* WHAT YOU HAVE TO DO:
In the records that follow, the lines from the one containing "moving: 73%" to the one containing "genus: Muntiacus", inclusive, are to be given again exactly.

Data records:
Segment Open
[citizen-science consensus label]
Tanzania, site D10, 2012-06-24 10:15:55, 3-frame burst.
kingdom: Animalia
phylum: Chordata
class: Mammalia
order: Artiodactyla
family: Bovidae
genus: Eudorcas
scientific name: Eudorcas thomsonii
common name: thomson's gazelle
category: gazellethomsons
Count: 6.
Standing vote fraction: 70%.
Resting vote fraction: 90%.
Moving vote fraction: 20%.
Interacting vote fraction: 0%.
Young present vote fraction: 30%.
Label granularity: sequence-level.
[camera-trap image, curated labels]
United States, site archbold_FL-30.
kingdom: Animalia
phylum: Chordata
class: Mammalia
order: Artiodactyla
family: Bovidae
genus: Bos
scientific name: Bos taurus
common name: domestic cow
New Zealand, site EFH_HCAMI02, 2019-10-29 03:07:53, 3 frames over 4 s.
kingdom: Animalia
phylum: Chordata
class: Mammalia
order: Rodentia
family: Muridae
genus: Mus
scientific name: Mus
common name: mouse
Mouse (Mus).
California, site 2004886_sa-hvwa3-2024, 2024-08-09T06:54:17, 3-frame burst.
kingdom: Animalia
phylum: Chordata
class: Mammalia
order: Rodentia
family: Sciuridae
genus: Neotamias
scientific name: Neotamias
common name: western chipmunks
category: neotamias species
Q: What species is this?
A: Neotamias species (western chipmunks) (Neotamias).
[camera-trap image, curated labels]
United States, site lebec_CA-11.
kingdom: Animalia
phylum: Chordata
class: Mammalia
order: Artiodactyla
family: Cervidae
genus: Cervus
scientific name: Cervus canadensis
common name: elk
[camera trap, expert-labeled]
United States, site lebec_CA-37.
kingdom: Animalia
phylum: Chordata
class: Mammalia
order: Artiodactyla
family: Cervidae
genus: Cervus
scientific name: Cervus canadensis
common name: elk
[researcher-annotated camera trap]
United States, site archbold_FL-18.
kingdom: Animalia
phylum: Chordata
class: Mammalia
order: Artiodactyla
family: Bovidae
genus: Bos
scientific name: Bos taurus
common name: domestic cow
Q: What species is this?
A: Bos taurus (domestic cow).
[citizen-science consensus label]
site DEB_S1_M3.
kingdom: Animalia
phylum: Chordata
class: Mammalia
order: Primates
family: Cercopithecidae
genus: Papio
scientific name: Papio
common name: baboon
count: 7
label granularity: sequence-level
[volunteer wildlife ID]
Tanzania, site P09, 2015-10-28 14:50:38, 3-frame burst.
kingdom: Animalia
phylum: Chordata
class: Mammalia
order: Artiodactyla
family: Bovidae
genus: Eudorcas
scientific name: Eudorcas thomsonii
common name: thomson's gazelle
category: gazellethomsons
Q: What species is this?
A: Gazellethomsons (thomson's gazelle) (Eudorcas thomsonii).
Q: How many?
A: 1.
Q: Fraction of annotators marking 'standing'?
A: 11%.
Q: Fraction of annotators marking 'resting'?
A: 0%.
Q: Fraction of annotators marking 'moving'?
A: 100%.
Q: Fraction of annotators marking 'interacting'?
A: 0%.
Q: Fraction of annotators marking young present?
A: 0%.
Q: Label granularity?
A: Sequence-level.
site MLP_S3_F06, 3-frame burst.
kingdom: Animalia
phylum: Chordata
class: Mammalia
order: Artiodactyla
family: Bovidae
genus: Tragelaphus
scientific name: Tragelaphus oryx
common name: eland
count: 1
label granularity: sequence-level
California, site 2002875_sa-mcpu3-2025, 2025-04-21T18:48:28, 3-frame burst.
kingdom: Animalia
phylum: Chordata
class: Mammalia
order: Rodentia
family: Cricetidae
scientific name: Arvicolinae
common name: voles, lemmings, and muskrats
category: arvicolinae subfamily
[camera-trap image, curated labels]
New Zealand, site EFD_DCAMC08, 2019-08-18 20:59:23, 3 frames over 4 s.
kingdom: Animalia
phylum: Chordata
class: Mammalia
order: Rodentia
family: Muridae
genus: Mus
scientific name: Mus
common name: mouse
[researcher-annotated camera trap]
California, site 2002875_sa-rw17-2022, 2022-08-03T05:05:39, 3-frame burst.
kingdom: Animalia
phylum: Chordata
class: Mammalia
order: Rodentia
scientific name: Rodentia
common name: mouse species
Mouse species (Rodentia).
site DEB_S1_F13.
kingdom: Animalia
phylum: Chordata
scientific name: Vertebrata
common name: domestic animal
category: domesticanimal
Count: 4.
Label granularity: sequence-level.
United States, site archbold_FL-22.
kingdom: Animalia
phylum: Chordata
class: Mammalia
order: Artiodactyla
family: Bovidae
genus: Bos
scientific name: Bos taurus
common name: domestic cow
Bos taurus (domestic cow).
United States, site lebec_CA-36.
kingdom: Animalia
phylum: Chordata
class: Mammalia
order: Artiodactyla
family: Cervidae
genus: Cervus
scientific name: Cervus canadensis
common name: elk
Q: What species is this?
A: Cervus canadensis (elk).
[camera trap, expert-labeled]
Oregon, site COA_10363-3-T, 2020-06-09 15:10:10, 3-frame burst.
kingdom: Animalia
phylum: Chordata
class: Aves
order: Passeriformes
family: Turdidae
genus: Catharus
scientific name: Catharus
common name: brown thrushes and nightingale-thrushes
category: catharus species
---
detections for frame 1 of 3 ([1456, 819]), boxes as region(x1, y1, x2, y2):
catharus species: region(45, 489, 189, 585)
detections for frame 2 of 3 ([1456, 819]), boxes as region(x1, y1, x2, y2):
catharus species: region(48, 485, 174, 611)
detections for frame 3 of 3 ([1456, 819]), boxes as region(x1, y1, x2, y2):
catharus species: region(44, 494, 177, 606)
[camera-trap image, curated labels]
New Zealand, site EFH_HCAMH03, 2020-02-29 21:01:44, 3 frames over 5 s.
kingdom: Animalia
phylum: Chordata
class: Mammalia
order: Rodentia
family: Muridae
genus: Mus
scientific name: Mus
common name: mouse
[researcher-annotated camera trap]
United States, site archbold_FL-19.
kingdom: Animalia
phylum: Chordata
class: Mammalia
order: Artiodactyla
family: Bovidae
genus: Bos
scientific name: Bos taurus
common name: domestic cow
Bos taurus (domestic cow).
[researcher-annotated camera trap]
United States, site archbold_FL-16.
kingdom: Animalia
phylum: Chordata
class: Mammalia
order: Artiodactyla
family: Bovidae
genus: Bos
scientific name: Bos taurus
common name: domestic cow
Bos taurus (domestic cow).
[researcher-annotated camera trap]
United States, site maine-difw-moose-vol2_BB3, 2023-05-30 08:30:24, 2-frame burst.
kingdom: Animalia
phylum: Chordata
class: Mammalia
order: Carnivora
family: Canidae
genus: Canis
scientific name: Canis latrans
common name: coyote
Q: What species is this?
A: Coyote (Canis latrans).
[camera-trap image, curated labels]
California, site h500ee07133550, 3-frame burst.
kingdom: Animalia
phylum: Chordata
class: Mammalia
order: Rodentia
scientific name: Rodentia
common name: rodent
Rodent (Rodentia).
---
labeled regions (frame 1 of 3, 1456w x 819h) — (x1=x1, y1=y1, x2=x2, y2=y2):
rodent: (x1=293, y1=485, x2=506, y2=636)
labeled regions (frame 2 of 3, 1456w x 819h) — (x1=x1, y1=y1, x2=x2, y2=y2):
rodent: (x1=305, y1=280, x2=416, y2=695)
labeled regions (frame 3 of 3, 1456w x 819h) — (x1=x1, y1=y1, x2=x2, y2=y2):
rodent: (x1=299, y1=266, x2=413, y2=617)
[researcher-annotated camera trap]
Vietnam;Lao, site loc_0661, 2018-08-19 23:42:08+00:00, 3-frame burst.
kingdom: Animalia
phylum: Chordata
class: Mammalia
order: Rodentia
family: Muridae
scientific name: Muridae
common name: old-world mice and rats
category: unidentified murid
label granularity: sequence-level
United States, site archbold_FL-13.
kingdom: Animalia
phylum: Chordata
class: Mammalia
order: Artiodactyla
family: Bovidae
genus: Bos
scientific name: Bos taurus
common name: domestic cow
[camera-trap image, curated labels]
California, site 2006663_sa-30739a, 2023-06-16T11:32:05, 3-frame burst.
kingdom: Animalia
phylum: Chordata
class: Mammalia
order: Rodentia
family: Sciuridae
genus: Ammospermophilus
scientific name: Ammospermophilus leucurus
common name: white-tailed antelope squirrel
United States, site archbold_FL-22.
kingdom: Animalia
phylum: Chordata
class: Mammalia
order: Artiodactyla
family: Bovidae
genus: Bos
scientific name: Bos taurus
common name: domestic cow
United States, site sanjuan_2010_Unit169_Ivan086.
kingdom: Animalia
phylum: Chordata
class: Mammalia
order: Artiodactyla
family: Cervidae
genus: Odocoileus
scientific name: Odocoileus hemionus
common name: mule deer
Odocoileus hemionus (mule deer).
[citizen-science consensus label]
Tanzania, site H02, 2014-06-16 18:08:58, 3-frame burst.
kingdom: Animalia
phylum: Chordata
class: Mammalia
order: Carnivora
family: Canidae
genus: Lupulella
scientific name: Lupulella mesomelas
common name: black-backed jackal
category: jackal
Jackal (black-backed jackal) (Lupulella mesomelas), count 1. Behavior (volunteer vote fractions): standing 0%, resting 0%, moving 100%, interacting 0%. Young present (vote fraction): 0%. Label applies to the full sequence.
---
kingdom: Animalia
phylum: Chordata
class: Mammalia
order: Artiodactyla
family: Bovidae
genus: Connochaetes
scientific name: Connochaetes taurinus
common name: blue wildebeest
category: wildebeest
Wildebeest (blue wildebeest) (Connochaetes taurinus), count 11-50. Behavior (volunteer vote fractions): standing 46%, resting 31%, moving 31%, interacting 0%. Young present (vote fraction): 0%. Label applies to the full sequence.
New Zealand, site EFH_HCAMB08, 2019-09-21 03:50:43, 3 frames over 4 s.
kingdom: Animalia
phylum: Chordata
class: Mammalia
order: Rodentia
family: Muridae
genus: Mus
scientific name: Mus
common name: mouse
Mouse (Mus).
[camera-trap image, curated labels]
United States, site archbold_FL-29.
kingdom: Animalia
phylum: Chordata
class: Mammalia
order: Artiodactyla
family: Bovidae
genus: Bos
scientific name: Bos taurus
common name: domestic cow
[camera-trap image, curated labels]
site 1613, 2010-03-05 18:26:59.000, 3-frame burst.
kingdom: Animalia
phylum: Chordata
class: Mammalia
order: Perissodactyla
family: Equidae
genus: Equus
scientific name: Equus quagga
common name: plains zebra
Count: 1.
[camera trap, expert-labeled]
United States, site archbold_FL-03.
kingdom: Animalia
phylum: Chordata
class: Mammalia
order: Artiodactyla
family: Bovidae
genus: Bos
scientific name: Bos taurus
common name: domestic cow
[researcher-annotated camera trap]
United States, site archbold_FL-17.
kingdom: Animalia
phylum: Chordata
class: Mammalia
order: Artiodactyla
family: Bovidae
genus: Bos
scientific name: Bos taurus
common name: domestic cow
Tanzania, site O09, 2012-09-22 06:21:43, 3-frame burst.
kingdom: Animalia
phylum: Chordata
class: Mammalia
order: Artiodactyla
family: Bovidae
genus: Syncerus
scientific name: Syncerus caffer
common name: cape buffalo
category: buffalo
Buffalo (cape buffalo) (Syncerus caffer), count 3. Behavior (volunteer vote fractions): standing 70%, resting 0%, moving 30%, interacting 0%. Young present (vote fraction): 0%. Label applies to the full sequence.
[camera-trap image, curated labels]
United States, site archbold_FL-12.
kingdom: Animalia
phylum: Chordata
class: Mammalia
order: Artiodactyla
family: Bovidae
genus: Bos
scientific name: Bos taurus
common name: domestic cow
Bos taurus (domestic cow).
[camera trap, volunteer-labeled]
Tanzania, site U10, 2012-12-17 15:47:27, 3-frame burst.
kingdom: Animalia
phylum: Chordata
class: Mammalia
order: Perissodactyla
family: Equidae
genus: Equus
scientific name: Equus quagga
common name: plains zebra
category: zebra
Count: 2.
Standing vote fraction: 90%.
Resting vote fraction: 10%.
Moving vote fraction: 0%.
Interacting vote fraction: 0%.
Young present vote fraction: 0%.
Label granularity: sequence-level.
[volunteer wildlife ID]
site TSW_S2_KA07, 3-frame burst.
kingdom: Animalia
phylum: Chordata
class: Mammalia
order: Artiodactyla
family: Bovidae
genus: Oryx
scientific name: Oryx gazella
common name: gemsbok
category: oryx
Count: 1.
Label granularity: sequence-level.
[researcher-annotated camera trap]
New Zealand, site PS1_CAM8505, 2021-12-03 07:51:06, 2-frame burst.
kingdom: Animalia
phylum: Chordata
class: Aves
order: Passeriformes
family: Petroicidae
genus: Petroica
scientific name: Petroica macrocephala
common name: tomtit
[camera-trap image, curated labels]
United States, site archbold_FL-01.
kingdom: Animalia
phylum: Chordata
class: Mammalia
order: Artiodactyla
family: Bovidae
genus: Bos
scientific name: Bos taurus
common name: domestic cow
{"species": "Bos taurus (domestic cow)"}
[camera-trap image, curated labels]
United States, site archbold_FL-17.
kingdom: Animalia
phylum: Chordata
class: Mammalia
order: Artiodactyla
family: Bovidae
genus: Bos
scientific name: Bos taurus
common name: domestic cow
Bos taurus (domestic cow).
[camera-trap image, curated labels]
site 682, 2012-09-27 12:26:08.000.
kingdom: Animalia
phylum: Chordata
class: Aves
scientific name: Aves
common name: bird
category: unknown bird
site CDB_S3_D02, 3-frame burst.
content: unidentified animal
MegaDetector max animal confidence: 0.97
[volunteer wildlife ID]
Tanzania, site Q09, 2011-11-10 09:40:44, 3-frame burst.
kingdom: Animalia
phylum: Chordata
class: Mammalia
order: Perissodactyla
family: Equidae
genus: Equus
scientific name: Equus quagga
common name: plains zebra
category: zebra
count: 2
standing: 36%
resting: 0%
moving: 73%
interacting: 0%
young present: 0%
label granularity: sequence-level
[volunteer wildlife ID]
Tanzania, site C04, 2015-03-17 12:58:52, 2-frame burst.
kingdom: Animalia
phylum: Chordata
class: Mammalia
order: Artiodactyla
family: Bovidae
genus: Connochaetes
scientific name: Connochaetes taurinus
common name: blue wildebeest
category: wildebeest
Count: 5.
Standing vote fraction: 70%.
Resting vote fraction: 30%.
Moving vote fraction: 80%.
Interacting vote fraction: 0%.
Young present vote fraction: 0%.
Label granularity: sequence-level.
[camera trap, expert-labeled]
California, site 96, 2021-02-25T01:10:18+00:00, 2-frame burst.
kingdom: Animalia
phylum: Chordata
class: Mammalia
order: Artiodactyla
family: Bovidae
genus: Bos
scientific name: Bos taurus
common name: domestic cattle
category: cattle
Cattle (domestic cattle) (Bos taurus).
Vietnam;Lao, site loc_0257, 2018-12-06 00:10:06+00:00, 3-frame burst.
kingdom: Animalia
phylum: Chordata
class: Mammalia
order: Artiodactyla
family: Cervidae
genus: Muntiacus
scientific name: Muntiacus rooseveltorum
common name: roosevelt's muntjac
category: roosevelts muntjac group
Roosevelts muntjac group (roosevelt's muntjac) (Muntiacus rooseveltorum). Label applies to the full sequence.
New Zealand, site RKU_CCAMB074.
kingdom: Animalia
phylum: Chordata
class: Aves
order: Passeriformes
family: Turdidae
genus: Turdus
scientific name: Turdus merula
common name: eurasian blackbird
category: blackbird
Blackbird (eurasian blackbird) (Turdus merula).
Segment Closed
* SOLUTION TO THE EXERCISE:
moving: 73%
interacting: 0%
young present: 0%
label granularity: sequence-level
[volunteer wildlife ID]
Tanzania, site C04, 2015-03-17 12:58:52, 2-frame burst.
kingdom: Animalia
phylum: Chordata
class: Mammalia
order: Artiodactyla
family: Bovidae
genus: Connochaetes
scientific name: Connochaetes taurinus
common name: blue wildebeest
category: wildebeest
Count: 5.
Standing vote fraction: 70%.
Resting vote fraction: 30%.
Moving vote fraction: 80%.
Interacting vote fraction: 0%.
Young present vote fraction: 0%.
Label granularity: sequence-level.
[camera trap, expert-labeled]
California, site 96, 2021-02-25T01:10:18+00:00, 2-frame burst.
kingdom: Animalia
phylum: Chordata
class: Mammalia
order: Artiodactyla
family: Bovidae
genus: Bos
scientific name: Bos taurus
common name: domestic cattle
category: cattle
Cattle (domestic cattle) (Bos taurus).
Vietnam;Lao, site loc_0257, 2018-12-06 00:10:06+00:00, 3-frame burst.
kingdom: Animalia
phylum: Chordata
class: Mammalia
order: Artiodactyla
family: Cervidae
genus: Muntiacus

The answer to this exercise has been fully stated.